▸ **Required tasks**:
- 1) Reproduce, word for word, the part of the Docker book summary that opens with "You can think" and closes with "user datagram protocol(UDP).".
- 2) Carry on writing the Docker book summary, not the material, starting right after its last sentence.

▸ **Supplied text**:
· · · · · · ·

Docker in action book summary

Docker in action book summary

This is my first try to summarize a book, I choose this book as I found it very insightful and interesting to people out there in the industry, people who are using Docker to containerize their applications, I myself have used docker but with all the blogs and stories from wonderful people on the internet that helped me a lot to start using it, I didn't feel that I fully grasp the whole functionality of this docker thing. This book helped me a lot to dive deep into docker's aspect and exposed me to different use cases

Ch 5

This chapter is mainly about the networking functionality of docker containers on the network communicate with each other, So let's start with an introduction about the networking!

You can think of the network interface as a mailbox with an address called "IP Address". A computer always has 2 interfaces, the ethernet interface that you will probably be most familiar with which is responsible for the connection with other interfaces and processes and the loopback interface which is responsible for the communications between programs on the same computer. We can't miss Ports either sender or recipient which is just a number part of the transmission control protocol(TCP) or user datagram protocol(UDP).

Docker container networking

A container attached to a docker network will get a unique IP address that is reachable by any container on the same network.

· · · · · · ·

▸ **Source material**:

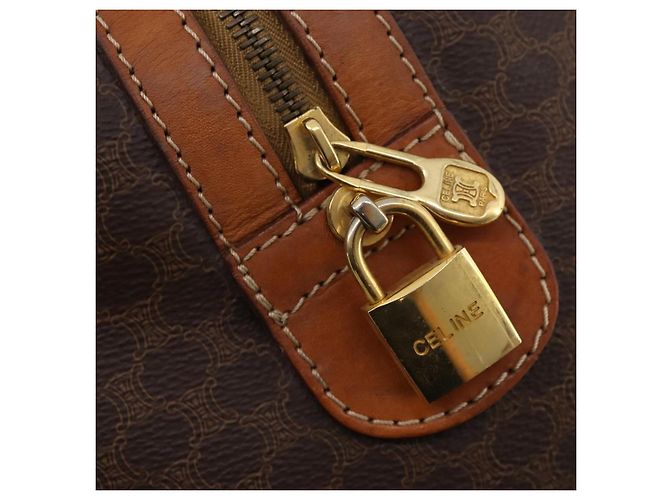 Céline Borsa Boston in tela Macadam CELINE in pelle PVC marrone oro Auth INZ010 D'oro - vista 19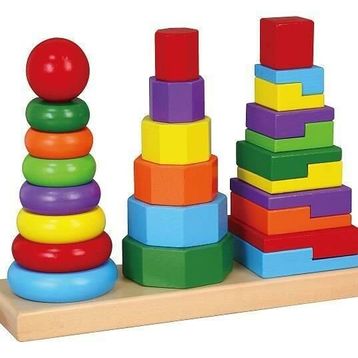 Edutoys 3'lü Renkli Geometrik Kule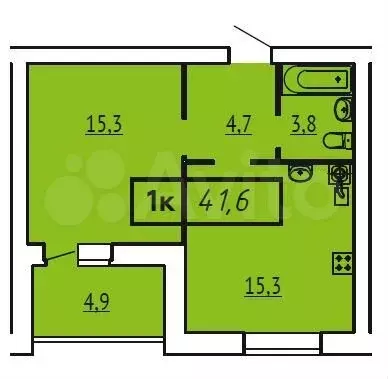 1-к. квартира, 41,6 м, 7/9 эт. - Фото 0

· · · · · · ·

▸ **Expected responses**:
- 1)
You can think of the network interface as a mailbox with an address called "IP Address". A computer always has 2 interfaces, the ethernet interface that you will probably be most familiar with which is responsible for the connection with other interfaces and processes and the loopback interface which is responsible for the communications between programs on the same computer. We can't miss Ports either sender or recipient which is just a number part of the transmission control protocol(TCP) or user datagram protocol(UDP).

- 2)
If you write in the terminal

docker network ls

this will list the 3 network types that are attached to docker by default, "bridge" that handle connections between different containers, "host" that handles connections between a container and their hosts and "null" networks and you can tell that any container that is connected to this network doesn't have a connection outside itself, in other words, nothing from outside can connect to this container

you can create a network using

docker network create \
  --driver bridge \
  --label project=dockerinaction \
  --label chapter=5 \
  --attachable \
  --scope local \
  --subnet 10.0.42.0/24 \
  --ip-range 10.0.42.128/25 \
  user-network

This creates a local network named user-network, it's type bridge, Marking the new network as attachable allows you to attach and detach containers to the network at any time. Finally, a custom subnet and assignable address range was defined for this network, 10.0.42.0/24, assigning from the upper half of the last octet (10.0.42.128/25). This means that as you add containers to this network, they will receive IP addresses in the range from 10.0.42.128 to 10.0.42.255.

Now let's attach a container to this network and see what IP it has,

docker run -it \
  --network user-network \
  --name network-explorer \
  alpine:3.8 \
    sh

This command builds, create and run an alpine container, attaching it to the network you have created earlier and run open an sh command line. Run the following command it should give the ip addresses available on this container you have created.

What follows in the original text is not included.